--- MATERIAL TO PROCESS ---
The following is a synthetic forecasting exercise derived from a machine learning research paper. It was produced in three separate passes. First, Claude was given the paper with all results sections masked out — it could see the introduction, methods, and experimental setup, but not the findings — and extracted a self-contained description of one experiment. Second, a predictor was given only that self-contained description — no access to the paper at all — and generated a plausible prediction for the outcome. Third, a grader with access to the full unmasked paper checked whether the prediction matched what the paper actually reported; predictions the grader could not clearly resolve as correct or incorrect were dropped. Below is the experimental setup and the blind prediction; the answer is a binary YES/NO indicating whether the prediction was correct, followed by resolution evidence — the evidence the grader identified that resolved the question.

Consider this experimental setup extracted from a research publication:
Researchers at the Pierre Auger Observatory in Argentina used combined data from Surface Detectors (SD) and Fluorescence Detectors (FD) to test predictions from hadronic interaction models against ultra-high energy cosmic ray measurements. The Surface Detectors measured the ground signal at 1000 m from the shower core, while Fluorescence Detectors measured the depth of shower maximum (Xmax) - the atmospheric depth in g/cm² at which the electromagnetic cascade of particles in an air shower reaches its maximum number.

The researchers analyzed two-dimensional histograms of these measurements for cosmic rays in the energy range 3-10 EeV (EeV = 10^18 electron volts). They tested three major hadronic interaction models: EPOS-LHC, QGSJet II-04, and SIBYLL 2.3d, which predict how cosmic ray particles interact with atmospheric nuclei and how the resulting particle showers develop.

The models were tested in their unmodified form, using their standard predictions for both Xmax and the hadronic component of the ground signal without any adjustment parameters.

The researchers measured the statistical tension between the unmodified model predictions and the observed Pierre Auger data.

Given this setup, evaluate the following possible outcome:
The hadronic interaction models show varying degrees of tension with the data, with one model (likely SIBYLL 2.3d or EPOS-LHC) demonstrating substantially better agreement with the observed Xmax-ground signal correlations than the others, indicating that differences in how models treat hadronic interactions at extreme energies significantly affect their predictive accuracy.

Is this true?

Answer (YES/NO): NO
---
--- MATERIAL TO PROCESS ---
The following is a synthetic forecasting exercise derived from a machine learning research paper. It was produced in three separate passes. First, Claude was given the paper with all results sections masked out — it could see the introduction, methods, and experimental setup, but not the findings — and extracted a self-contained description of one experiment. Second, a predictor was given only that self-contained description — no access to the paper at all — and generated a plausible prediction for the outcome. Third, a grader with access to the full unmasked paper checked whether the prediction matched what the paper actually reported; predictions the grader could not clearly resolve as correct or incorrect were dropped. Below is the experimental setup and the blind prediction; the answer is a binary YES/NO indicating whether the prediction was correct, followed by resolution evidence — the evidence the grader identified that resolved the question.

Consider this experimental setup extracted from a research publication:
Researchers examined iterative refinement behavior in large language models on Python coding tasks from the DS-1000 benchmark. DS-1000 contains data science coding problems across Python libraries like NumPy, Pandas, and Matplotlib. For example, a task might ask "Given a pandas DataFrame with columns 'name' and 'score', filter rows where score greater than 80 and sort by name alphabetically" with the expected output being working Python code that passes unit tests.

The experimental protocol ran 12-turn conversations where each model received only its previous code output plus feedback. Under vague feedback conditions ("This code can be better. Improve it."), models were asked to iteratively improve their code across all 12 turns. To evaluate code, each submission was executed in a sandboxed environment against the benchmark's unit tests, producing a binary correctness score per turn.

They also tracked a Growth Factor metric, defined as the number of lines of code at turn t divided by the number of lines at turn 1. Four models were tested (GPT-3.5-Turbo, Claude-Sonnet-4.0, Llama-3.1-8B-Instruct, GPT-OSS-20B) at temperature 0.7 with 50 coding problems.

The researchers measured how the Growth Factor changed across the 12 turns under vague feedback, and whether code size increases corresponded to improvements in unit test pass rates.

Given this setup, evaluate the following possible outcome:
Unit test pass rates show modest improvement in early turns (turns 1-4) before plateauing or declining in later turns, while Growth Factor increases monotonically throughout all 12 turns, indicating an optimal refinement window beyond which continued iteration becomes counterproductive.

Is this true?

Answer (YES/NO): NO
---
--- MATERIAL TO PROCESS ---
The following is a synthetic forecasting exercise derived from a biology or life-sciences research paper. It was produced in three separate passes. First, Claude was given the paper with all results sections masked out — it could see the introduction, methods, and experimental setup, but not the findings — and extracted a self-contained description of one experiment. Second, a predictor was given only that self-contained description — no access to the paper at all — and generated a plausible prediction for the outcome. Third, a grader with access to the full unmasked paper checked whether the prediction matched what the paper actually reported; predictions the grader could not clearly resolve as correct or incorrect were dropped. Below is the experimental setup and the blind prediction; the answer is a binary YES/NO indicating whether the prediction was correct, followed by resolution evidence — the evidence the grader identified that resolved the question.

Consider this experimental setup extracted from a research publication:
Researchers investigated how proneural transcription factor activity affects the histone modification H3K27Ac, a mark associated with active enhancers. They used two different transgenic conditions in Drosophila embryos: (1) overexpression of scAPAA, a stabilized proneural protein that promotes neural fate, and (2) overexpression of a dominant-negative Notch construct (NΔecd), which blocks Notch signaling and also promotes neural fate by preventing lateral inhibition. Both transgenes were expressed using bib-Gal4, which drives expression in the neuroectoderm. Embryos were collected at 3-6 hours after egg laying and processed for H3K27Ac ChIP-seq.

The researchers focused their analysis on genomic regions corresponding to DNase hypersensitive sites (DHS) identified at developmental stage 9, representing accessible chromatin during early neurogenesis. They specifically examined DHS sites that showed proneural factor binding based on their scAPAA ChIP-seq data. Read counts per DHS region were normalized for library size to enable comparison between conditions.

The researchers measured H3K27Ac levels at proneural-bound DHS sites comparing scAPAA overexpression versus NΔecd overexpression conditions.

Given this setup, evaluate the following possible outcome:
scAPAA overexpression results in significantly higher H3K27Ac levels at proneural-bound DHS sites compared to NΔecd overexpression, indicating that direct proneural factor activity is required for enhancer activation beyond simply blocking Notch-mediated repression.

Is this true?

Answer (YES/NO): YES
---
◆ **WHAT IS REQUIRED**
Please reproduce the lines from the line with "scAPAA overexpression results" to the line with "Answer (YES/NO): YES", both ends included, exactly as they appear above.

◆ **WRITTEN RESPONSE**
scAPAA overexpression results in significantly higher H3K27Ac levels at proneural-bound DHS sites compared to NΔecd overexpression, indicating that direct proneural factor activity is required for enhancer activation beyond simply blocking Notch-mediated repression.

Is this true?

Answer (YES/NO): YES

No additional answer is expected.